Laughs, moral dilemmas fill up Fly Me to the Moon

Our London

If you could steal something, and get away with it, would you do it?

That question is at the core of the Grand Theatre’s upcoming presentation of Fly Me to the Moon.

Running Jan. 12-30 on the Grand’s main stage, Fly Me to the Moon is a comedy about a typical workday for two homecare workers in Belfast, Ireland, whose day quickly goes from bad to worse.

An elderly man the two women are caring for dies in the bathroom with an unclaimed winning race ticket still in his possession. The two women — Francis and Loretta — tell one lie after another, while their attempt to beat the system throws them headlong into a day-long comedic adventure.

Deidre Gillard-Rowlings plays Francis Shields and describes the play a little more succinctly.

“It is about these two women who are care workers, have been working together for several years, their friendship and the shenanigans they find themselves in the middle of when the day takes a turn they didn’t expect,” Gillard-Rowlings said. “It’s about the heap of muck they have to dig themselves out of.”

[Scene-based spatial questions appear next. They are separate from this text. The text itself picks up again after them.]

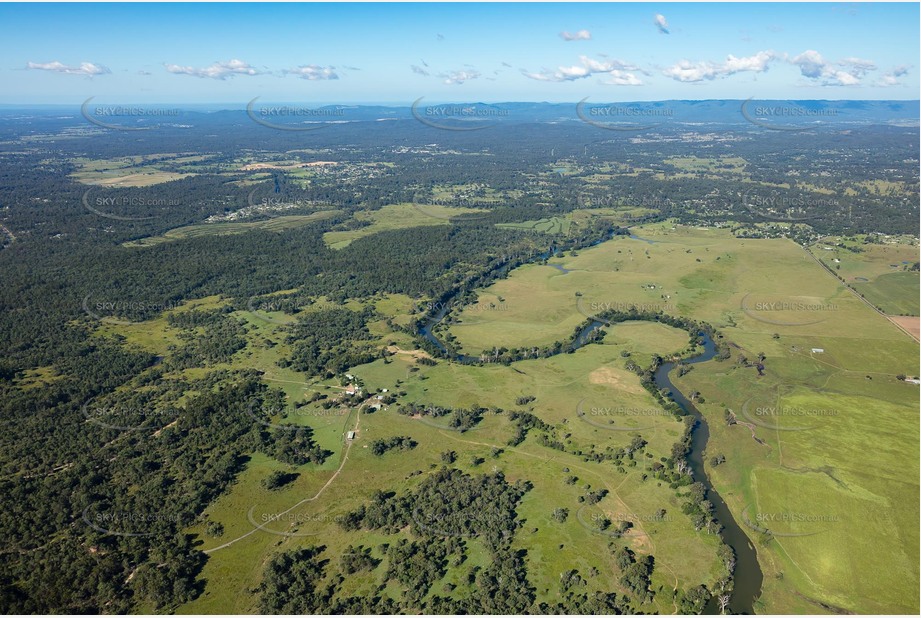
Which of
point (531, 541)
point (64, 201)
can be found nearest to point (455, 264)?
point (531, 541)

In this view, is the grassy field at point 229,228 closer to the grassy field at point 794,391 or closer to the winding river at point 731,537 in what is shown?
the grassy field at point 794,391

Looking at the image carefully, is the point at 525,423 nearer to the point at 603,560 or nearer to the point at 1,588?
the point at 603,560

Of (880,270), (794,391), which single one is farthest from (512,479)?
(880,270)

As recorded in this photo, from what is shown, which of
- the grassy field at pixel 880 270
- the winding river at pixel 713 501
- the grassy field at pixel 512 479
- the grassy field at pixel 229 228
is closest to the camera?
the winding river at pixel 713 501

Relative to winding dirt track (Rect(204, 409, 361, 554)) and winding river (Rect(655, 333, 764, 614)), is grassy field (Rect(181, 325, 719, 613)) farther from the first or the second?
winding river (Rect(655, 333, 764, 614))

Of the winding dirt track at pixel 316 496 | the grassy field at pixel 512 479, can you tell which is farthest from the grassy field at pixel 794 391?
the winding dirt track at pixel 316 496

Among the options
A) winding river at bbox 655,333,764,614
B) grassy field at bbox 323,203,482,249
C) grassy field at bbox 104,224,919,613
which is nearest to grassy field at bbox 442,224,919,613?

Gillard-Rowlings said Fly Me to the Moon is a play “anyone and everyone” can relate to.

That central question, ‘how much money would you take if you knew you could get away with it?’ represents a huge morale dilemma for the two characters.

And that, she adds, is where the humour comes in. After all, it’s hard to find the comedy without a little tragedy.

“It’s a moral dilemma. There are huge moral dilemmas in this play, which is what is so funny about it,” Gillard-Rowlings said. “You see it played out on these two character’s faces. They are wrestling with themselves. You can’t just do comedy for the sake of being fluffy. If someone gets pulled in and sees themselves in it, then you’ve done your job.”

Joining Gillard-Rowlings on stage is Carmen Grant in the role of Loretta Mackie

Grant called the preparation for Fly Me to the Moon, “one of the most joyful rehearsal processes” she has ever been a part of.

Both women agree the moral questions raised in the play revolve around the price someone is willing to pay in taking a particular course of action.

For Gillard-Rowlings, the price was a very personal one in that she wasn’t able to spend Christmas with her family.

Although it was one she was willing to pay for the role, she knows her character must face a much higher cost.

“She’s a pretty desperate woman. She is always looking for opportunity, to keep money, to make money, sometimes to spend money, but she always has her eyes open for some loophole she can jump through,” Gillard-Rowlings said. “Due to circumstances, her life has taken a very different turn than mine. She lives in a much more tumultuous and violent world, a more desperate world than mine.”

Grant’s price is the need to have joy in her work, for without out it there is no sense spending all the time in the rehearsal hall.

For her character, that price is extremely personal in that she is willing to do whatever she can to make her children happy.

It is those kinds of thoughts — along with hopefully a lot of laughs — she hopes audiences will take away from the performance.

“I hope they have seen a part of themselves they never expected to see on stage, or represented on stage,” Grant said. “Maybe they walk away thinking about their own choices. What they would do.”